The book of Proverbs is different. It reads differently than any other book in the Old or New Testament. Its content is unique. Its style is unfamiliar. Its structure seems random (or non-existent). But despite its unique character, there is a quality about the book that draws us to it. It contains a level of practicality for life that is refreshing, though sometimes obscure. Its short, memorable sayings are useful reminders of God’s desire for how we ought to receive his instruction and move well through life’s circumstances.
Proverb’s appeal, however, goes beyond its stylistic and thematic nature. It can be helpful to consider the character development of a few different actors we encounter throughout the book. As we read, we should ask ourselves, “Which character am I?”

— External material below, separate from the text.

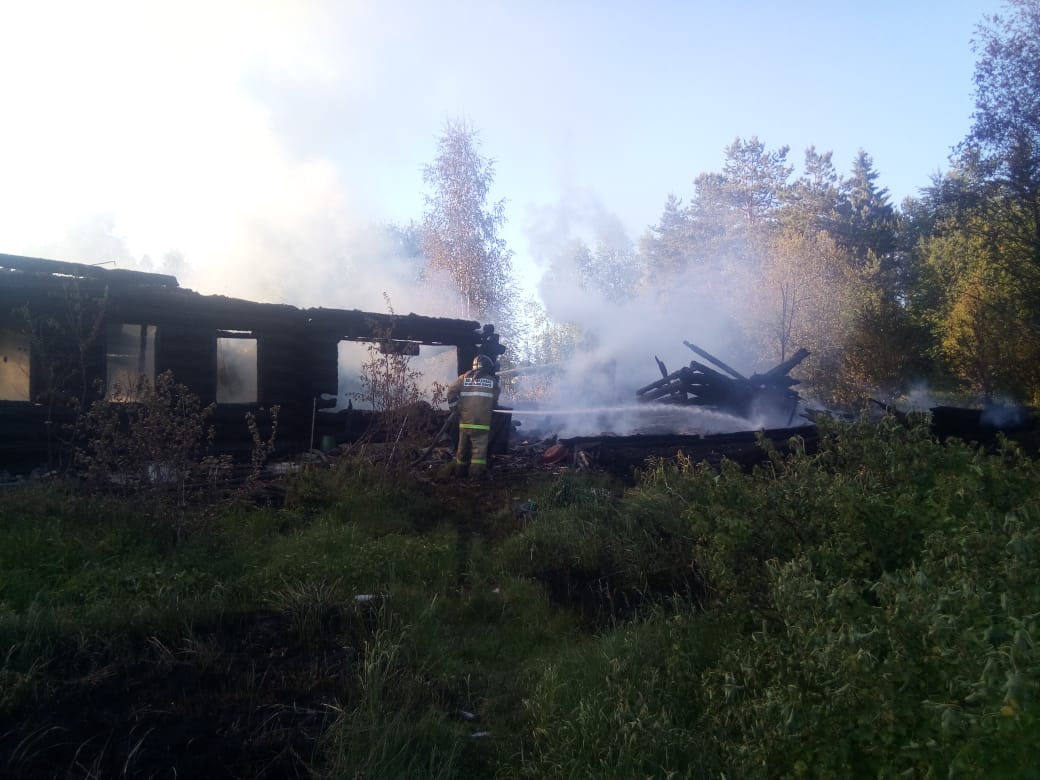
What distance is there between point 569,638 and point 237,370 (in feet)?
31.4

The person who is most highly praised throughout the book is the one who listens to the words of wisdom and enacts them in the right situations. Wisdom is more than simply knowing the right information; it is knowing how and when to employ information and experiential knowledge in the situations we may encounter in life. Wisdom in Proverbs especially relates to the ethical dimension of our lives and how we follow God by doing what is right, just, and fair. The opening verses of Proverbs reveal that true wisdom only comes from a proper relationship of reverence and worship of God. If a person diligently pursues the wisdom that comes from God, he or she will be equipped and empowered to “navigate life well” (as Tremper Longman defines wisdom in How to Read Proverbs). It is a worthwhile pursuit!
For learning wisdom and discipline;
for understanding insightful sayings;
for receiving prudent instruction
in righteousness, justice, and integrity;
for teaching shrewdness to the inexperienced,
knowledge and discretion to a young man—
let a wise person listen and increase learning,
and let a discerning person obtain guidance—
for understanding a proverb or a parable,
the words of the wise, and their riddles.
The fear of the LORD
is the beginning of knowledge;
fools despise wisdom and discipline.
The foolish person, on the other hand, is completely opposed to everything that wisdom stands for — verse 7 above says they “despise wisdom and discipline.” The fool is often connected with wickedness, as every ethical quality of wisdom is discarded for its opposite. They are often antagonistic to true Godly wisdom, and this category reaches its climax when they stand up as a “mocker” to decry the way of the wise and admonish a wicked society.
Stay away from a foolish person;
you will gain no knowledge from his speech.
The sensible person’s wisdom is to consider his way,
but the stupidity of fools deceives them.
While the wise and the fool are more or less set in their ways, the simple (or “gullible”) are still in process. They are young, naïve, and impressionable. They are easily swayed this way and that, and their natural inclination is often to follow the way of the fool.
“How long will you who are simple love your simple ways?
How long will mockers delight in mockery
and fools hate knowledge?
You who are simple, gain prudence;
you who are foolish, set your hearts on it.
The inexperienced one believes anything,
but the sensible one watches his steps.
The book of Proverbs is valuable for anyone who desires to grow in God’s wisdom, but if there is one group of people the book is especially relevant for, it is the young and simple who are sitting on the edge between wisdom and foolishness. The first nine chapters of the book are structured differently than the last 20+ chapters. It reads as instruction from a father to his son (who is simple — young, naïve, impressionable, moldable). The father presents a path before his son to follow and recognizes that along the path, his son will face considerable opposition and significant choices. The father’s responsibility is to teach his son to choose the way of wisdom and to avoid the allure of folly.
As you read through Proverbs, ask yourself which group you belong to, but do not stop at its application for your own life and how you can navigate it with wisdom. Move your gaze to those who are in your care and influence, and consider how you can pass along wise instruction to those who have the chance to turn away from foolishness and embrace God’s wisdom.